Starting in October, Jessie Wei-Hsuan Chen will receive a grant from NWO for her PhD project ‘Everlasting Flowers Between the Pages: Botanical Watercolors in the Seventeenth-Century Low Countries’. Sven Dupré will supervise her PhD dissertation.

The recent embrace of citizen science recognizes non-experts as important producers of knowledge. To understand the historical grounds of how these issues of data quality control and expertise were decided, this project delves into the epistemic value of seventeenth-century flower books. The flower book is an assemblage of flower watercolors, which amateur collectors commissioned as records to document their plants. Amateur collectors were among the most important figures to cultivate and study rare and exotic plants. Thus, while early modern treatises by physicians and botanists represent experts’ contributions to the advancement of botany, flower books offer a new window into the botanical visual expertise that was brought to the foreground by the collectors.

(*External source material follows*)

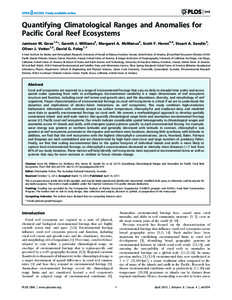 Quantifying Climatological Ranges and Anomalies for Pacific Coral Reef Ecosystems Jamison M. Gove1,2*, Gareth J. Williams3, Margaret A. McManus4, Scott F. Heron5,6, Stuart A. Sandin3, Oliver J. Vetter1,2, David G. Foley1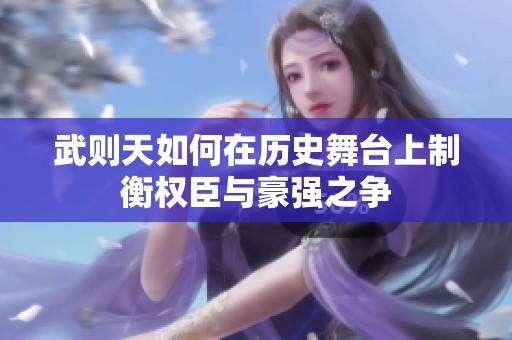 武则天如何在历史舞台上制衡权臣与豪强之争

This project will explain how botanical watercolors in seventeenth-century flower books contributed to the generation of (natural historical) knowledge by amateur collectors in the early modern Low Countries. The three aspects of inquiry include: 1) The position of flower books in the visual culture of botanical imagery. 2) The practice of collecting nature on paper. 3) The material significance of watercolor. This interdisciplinary project participates in the current international discourse about how (botanical) art and imagery impacted scientific advancement in the early modern period. It brings further insight into how amateurs acted as producers of knowledge within the cultural phenomenon of collecting nature. By studying the material properties and qualities of watercolor, it also provides a new model to study watercolors as carefully thought-out and finished artworks instead of as preparatory sketches for oil painters.